IT計画策定の第2弾、ITインフラ計画の策定に関してお話します。
ITインフラ計画とは、各社員への端末(PC、携帯)やサーバー群、ネットワークを含めたハードウェアに関する計画です。ネットワークの内容が大きい場合は、IT機器調達運用計画とネットワーク計画にわけて策定します。
パソコンや周辺機器の選び方は「現場でIT」のG012?G023を、現場でのネットワーク構築は同じくG026?G028で紹介していますのでそちらを参照していただくとして、そこでお話したポイントを踏まえて計画策定の注意点を3つ挙げます。
(1)リース、レンタル、購入の上手な組み合わせを行う
経費から考えると、リースは会社会計の仕組みに最適なようですが、進化の激しいIT機器にはあまり向いていません。
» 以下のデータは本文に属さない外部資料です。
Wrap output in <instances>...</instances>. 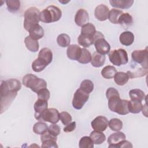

(ただ、デジタル複合機のように高価でしかも長期間使うものには有効でしょう。)買い替えやすいパソコンやプリンターに関しては、社員のものは購入を基本とし、派遣社員など一時的な増加に対応するものはレンタルと、それぞれの目的にあった導入方法とします。
購入といっても、会社購入・社員購入への支援金・現場購入等、やり方はいろいろあります。状況に応じた手法がとれるよう、計画時には購入手続きの社内ルールを明確に策定しておきましょう。
同様に、メンテナンス費用も計画の中に取り込んでおきます。ところで、コピー機のように1枚いくらのような契約をしているとき、3部報告書を用意する場 合を考えると、パソコンから一部だけを印刷+残り2部をコピー機で複写するのと、3部ともパソコンから印刷するのでは後者のほうがお得です。しかし、なぜ か前者のようにする例が多いのです。メンテナンス費用からどの機器を優先的に使うとコスト削減できるかを明確にし、計画に反映させると、おのずと使い方や 導入内容も変わってくるでしょう。
(2)使用期間を設定する
会社として、購入したものは壊れるまで使わせたいと思うものです。20万円以下一括償却資産であれば、3年で償却できますから、つまり、3年を超えるとただで使っていると思いがちです。しかし、ちょっと考えてみてください。10万円の入門機を6年間で2回購入するのと、20万円の中級機を6年間使い続けるのとで費用負担は変わりませんが、どちらが得なのでしょうか?前者のほうが明らかにコストパフォーマンスが高いのですが、現状は後者のほうではないでしょうか。これは使用期間を決めずにずるずる使うためです。機器の用途を明確にし、試用期間を定めるほうが、より効果の高いIT投資ができると知ってください。
また、ネットワークケーブルのように固定的なものも、無線LANへの変更や高速LAN(ギガネット)対応などがあり、決していつまでも使えるものではありません。継続利用するかどうかは別にして、見直し期日を必ず決めておき、定期的にITハード資産のたな卸しをすることをおすすめします。そのためには、IT機器台帳等で一元管理を行える仕組み構築しておきましょう。
(3)地震・盗難・不正侵入等、もしものときに対する配慮を行う
特にネットワーク計画においては、最終形をきちんと描き、ステップアップは会社の成熟度や世の中のIT動向にあわせた柔軟な計画にしましょう。セキュリティの計画では、最新情報をできるだけ多く入手し、適切な処置が施せるように予算を見ておくことが大切です。現場、本社、支店それぞれでのLAN構築から始まって、現場?本社、支店間WAN、エクストラネット、EDI(略語参照)と範囲が広がるにつれ、セキュリティに対する脅威も大きくなります。また、広げなくても無線LANにすると危険度は急激にあがります。成熟度を考えずに利便性だけでつないでいくと、不正侵入や改ざん、踏み台など自社だけでなく他社にも被害を与えることになります。ウィルスソフト導入等のシステム対応や、セキュリティ教育による対応も重要ですが、ネットワーク機器設定、パソコン管理、共有サーバーの保護とバックアップ体制・計画もインフラ計画の中では重要なポイントです。この類の予算・計画は、もっともないがしろにされやすいものですが、個人情報保護法の制定以来、顧客・世間の見る目は格段に厳しくなっています。もしもがおきたときの損害のほうがはるかに大きいことを自覚してください。